Jointly training on tabular and time-series data: A core requirement is to unify column order invariant tabular data (e.g. user attributes) with order-dependent time-series data (e.g. a sequence of user actions) within a single, coherent model.
Handling a wide variety of data modalities: The model must process and integrate diverse data types, including text, numerical values, categorical IDs, and geographic locations, each requiring its own specialised encoding techniques.
Generalising beyond a single task: The model must learn a universal representation from the entire ecosystem to power a wide array of downstream applications (e.g., recommendations, churn prediction, logistics) across all of Grab’s verticals.
Scaling to massive entity vocabularies: The architecture must efficiently handle predictions across vocabularies containing hundreds of millions of unique entities (users, merchants, drivers), a scale that makes standard classification techniques computationally prohibitive.

In the following section, we highlight how we tackled each challenge.

1. Unifying tabular and time-series data

Figure 4. Differences between tabular data and time-series data

A key architectural challenge lies in jointly training on both tabular and time-series data. Tabular data, which contains user attributes, is inherently order-agnostic — the sequence of columns does not matter. In contrast, time-series data is order-dependent, as the sequence of user actions is critical for understanding intent and behavior.

Traditional approaches often process these data types separately or attempt to force tabular data into a sequential format. However, this can result in suboptimal representations, as the model may incorrectly infer meaning from the arbitrary order of columns.

Our solution begins with a novel tokenisation strategy. We define a universal token structure as a key:value pair.

For tabular data, the key is the column name (e.g. online_hours) and the value is the user’s attribute (e.g. 4).
For time-series data, the key is the event type (e.g. view_merchant) and the value is the specific entity involved (e.g. merchant_id_114).

This key:value format creates a common language for all input data. To preserve the distinct nature of each data source, we employ custom positional embeddings and attention masks. These components instruct the model to treat key:value pairs from tabular data as an unordered set while treating tokens from time-series data as an ordered sequence.
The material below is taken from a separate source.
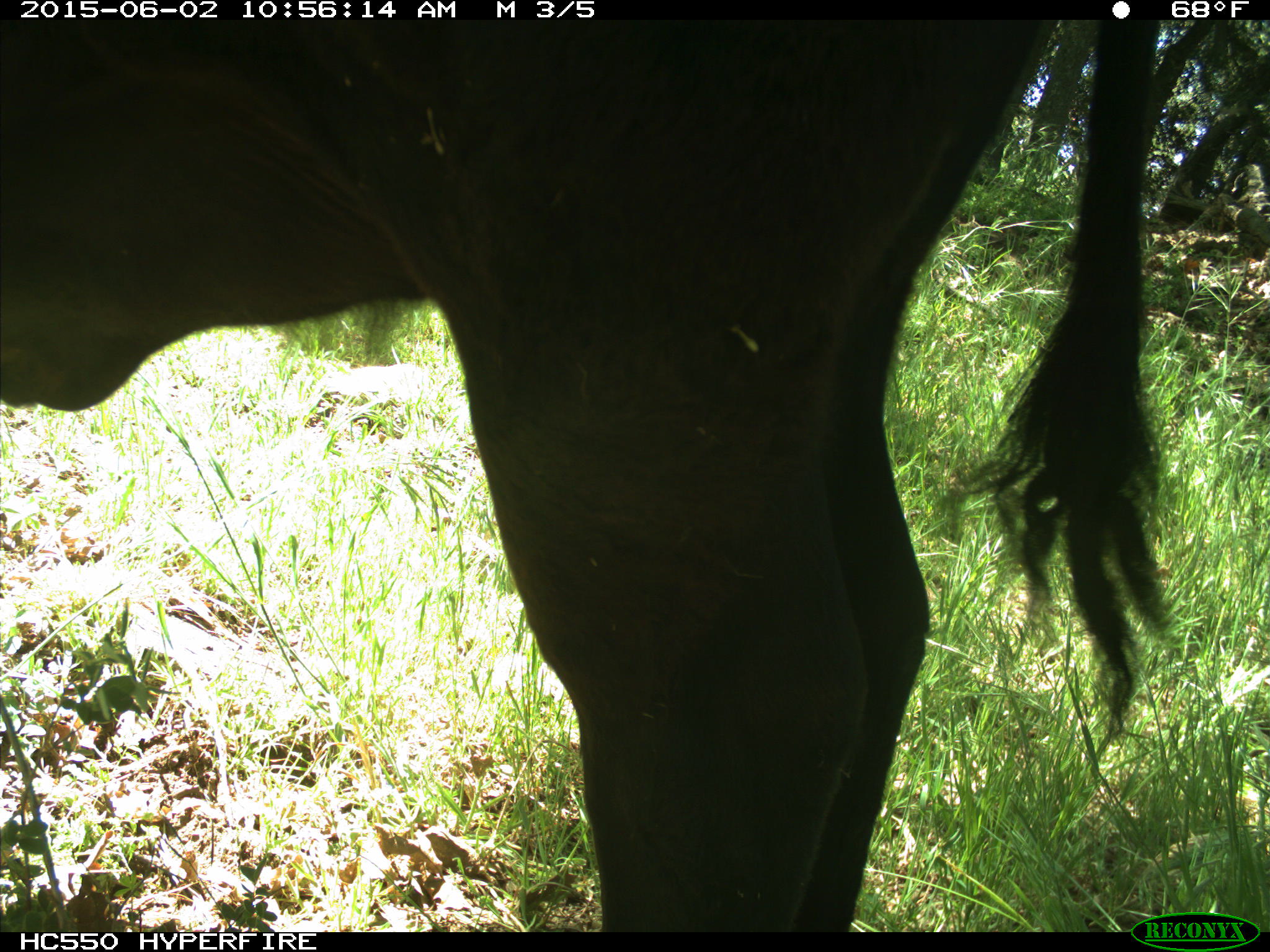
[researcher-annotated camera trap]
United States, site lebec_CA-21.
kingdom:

This allows the model to benefit from both data structures simultaneously within a single, coherent framework.

The second major challenge is the sheer variety of data modalities: user IDs, text, numerical values, locations, and more. To manage this diversity, our model uses a flexible adapter-based design. Each adapter acts as a specialised “expert” encoder for a specific modality, transforming its unique data format into a unified, high-dimensional vector space.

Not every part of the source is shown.